MoonShadow/DistributedFileSystem

Primary goal: to reliably store small amounts of data (e.g. someone's home directory)

Implemented as a Linux FS, mounts transparently. FS divides available storage space into blocks, which are replicated to other people running the FS across an always-on internet connection in exchange for keeping local copies of their data blocks. FS tries to maintain number of available replicas on different hosts between a preset minimum and maximum. Iff the local copy of a block becomes unavailable or damaged for some reason, it can be reconstructed by querying the replicas.

Implementation braindump

Each block is identified by (IP address of source at replication time, replication time, FS's logical block number, MD5 hash). Blocks are encrypted at source, so it doesn't matter if people ask for and get other people's blocks. The block directory must itself be stored within the FS so it can be replicated. The directory is simply a list of records containing IDs of replicas and the corresponding server IP addresses for all replicas for the last few modifications; also, for each replica, the ID of the replica of the remote host's data that is being held locally in return and its location on disk.

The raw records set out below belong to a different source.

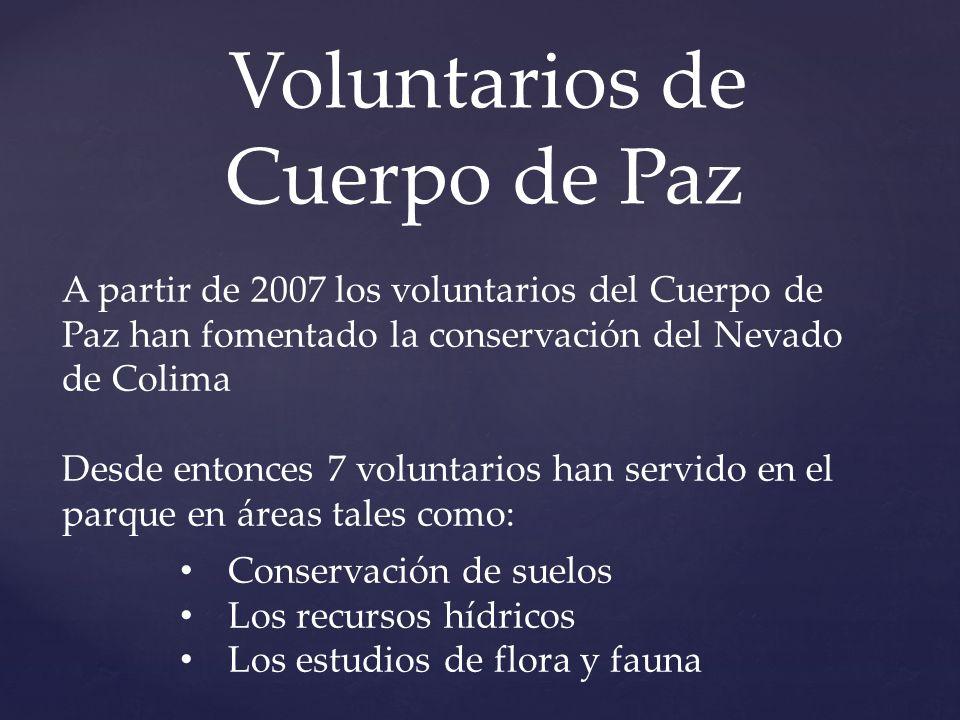 Voluntarios de Cuerpo de Paz A partir de 2007 los voluntarios del Cuerpo de Paz han fomentado la conservación del Nevado de Colima Desde entonces 7 vo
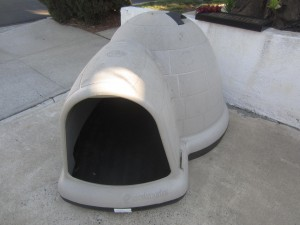 pet igloo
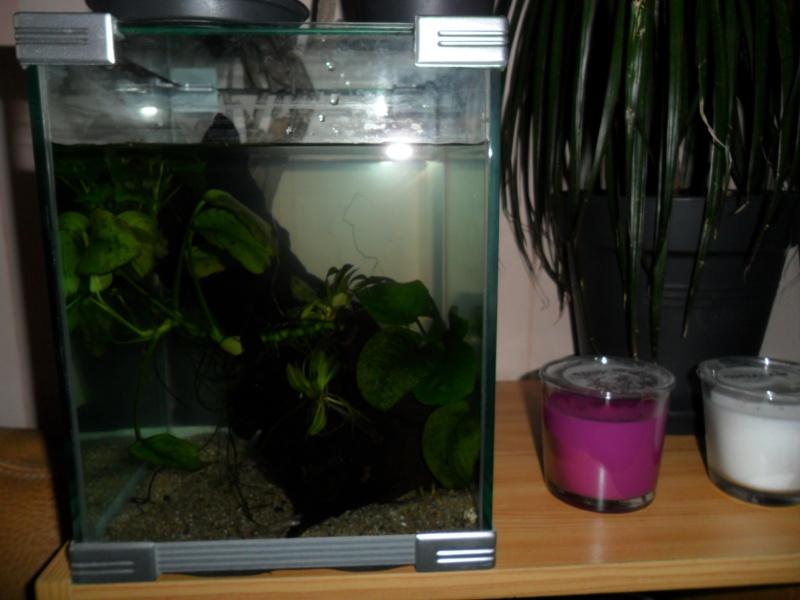 Mes grenouilles de petites tailles Sam_3512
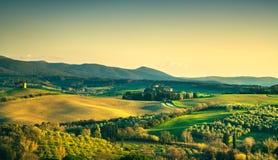 Maremma乡下和Magona森林比博纳,托斯卡纳,意大利 库存照片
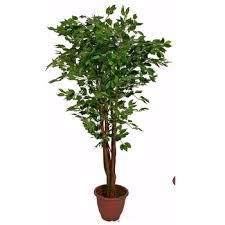 uk gardens large ficus benjamina artificial tree potted artificial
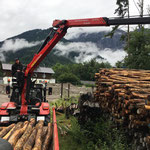 Robinienholz abholen bei der Lawinen- und Wildbach in Vandans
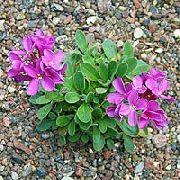 фото Арабис (Резуха) садовые декоративные цветы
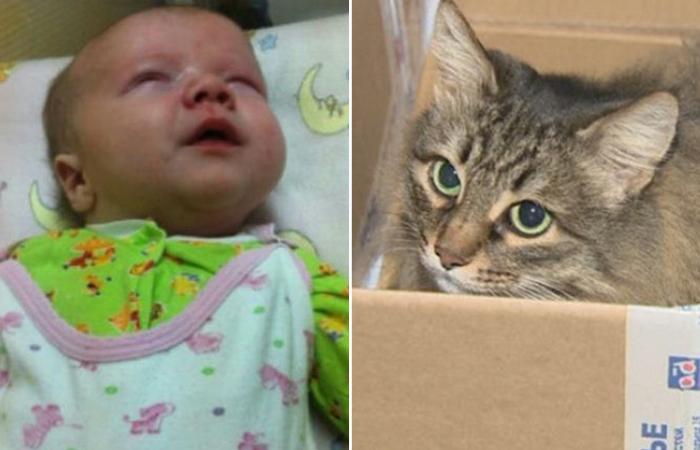 Бездомная кошка нашла ребенка, брошенного матерью у мусоропровода
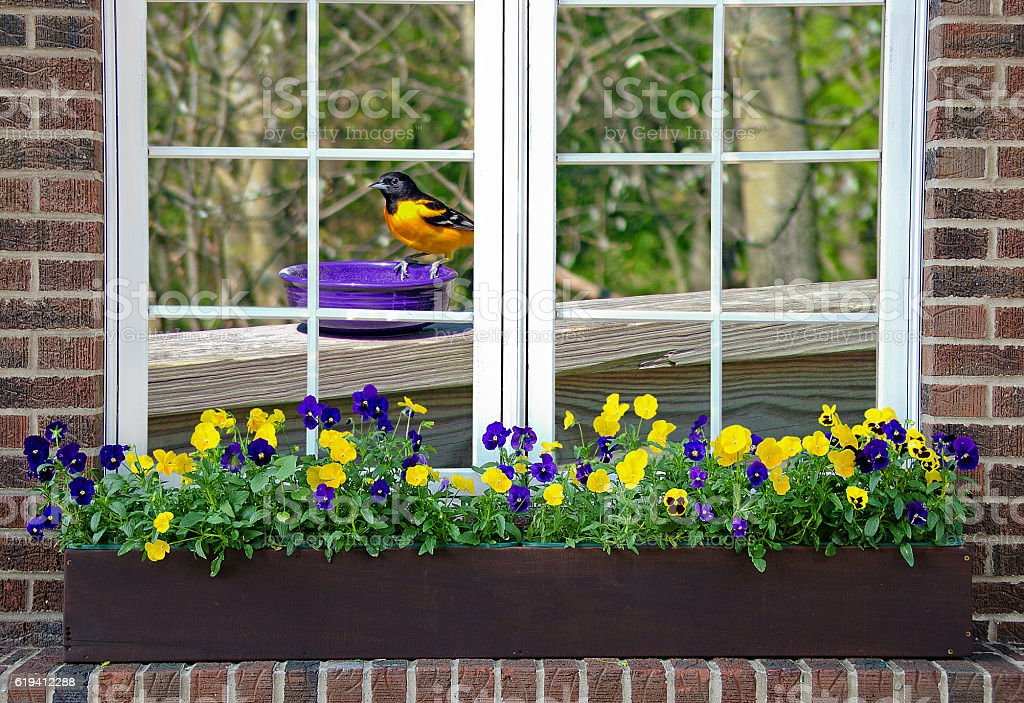 Baltimore oriole in window stock photo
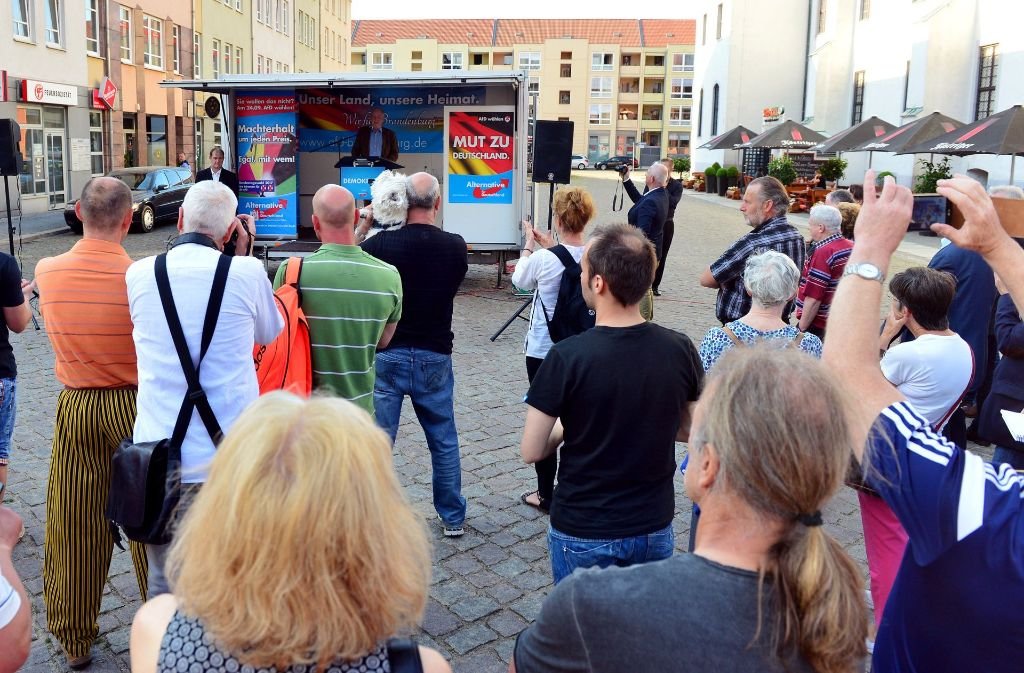 Wahlkampfkundgebung der AfD in Frankfurt/Oder. Spitzenkandidat Alexander Gauland spricht. Foto: dpa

Replication contracts are enforced by periodically requesting each remote host to send an MD5 of a random subset of the data they are holding for you. If, for several such queries over a small period of time, the MD5 does not match the local data, or if a response is not available for some period of time, the contract is considered broken and the space used to hold local replicas for that host may be reclaimed as desired.

The FS regularly checks the state of the replicas, updating those for which contracts have been broken and attempting to create contracts for blocks which have had the fewest replicas for the longest time.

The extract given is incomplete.